An exact copy of each line below is needed, with no images in it.

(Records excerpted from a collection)
........
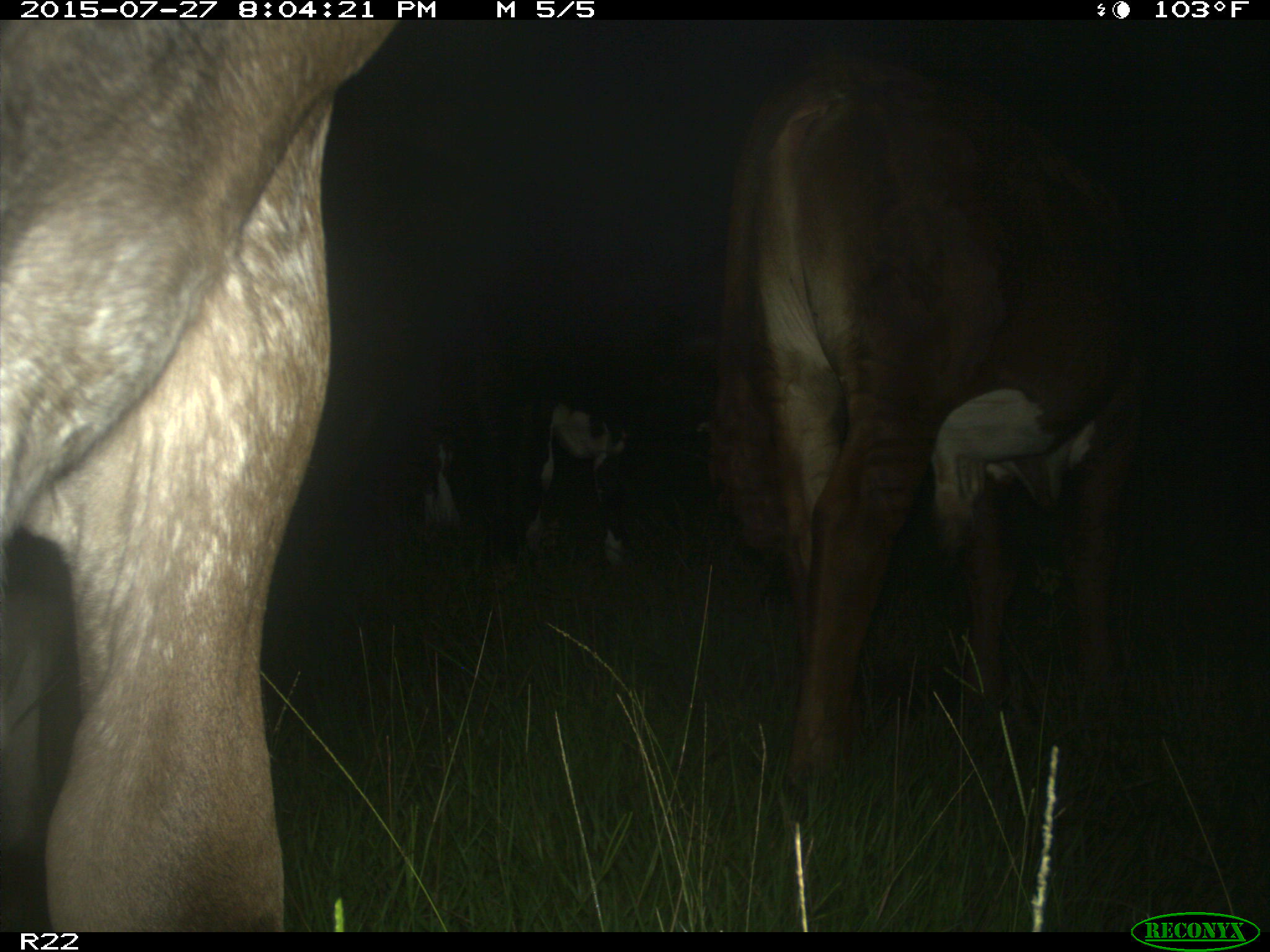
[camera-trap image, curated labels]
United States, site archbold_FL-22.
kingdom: Animalia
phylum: Chordata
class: Mammalia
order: Artiodactyla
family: Bovidae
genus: Bos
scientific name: Bos taurus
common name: domestic cow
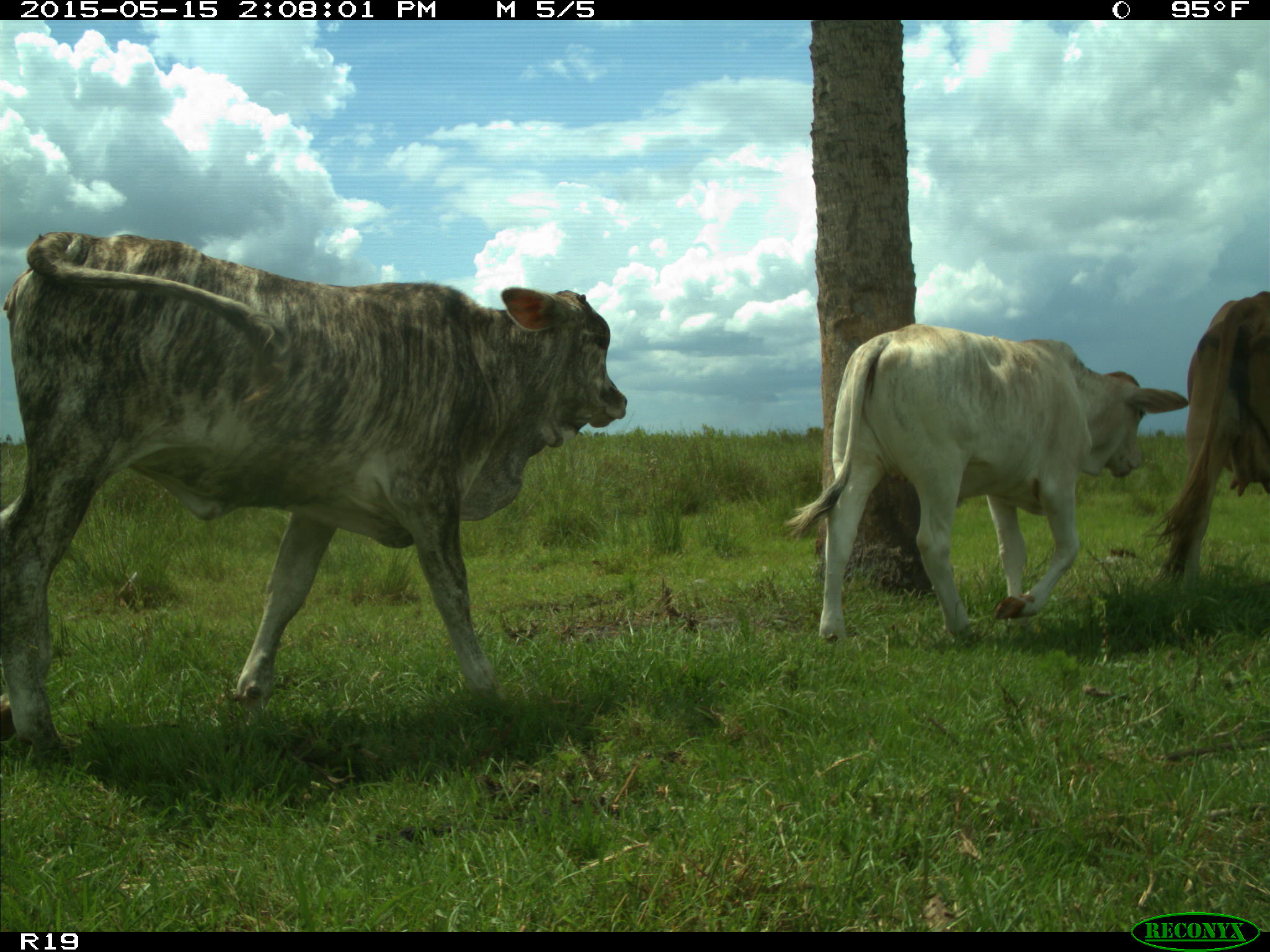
........
* [RESULT BELOW]:
[camera-trap image, curated labels]
United States, site archbold_FL-22.
kingdom: Animalia
phylum: Chordata
class: Mammalia
order: Artiodactyla
family: Bovidae
genus: Bos
scientific name: Bos taurus
common name: domestic cow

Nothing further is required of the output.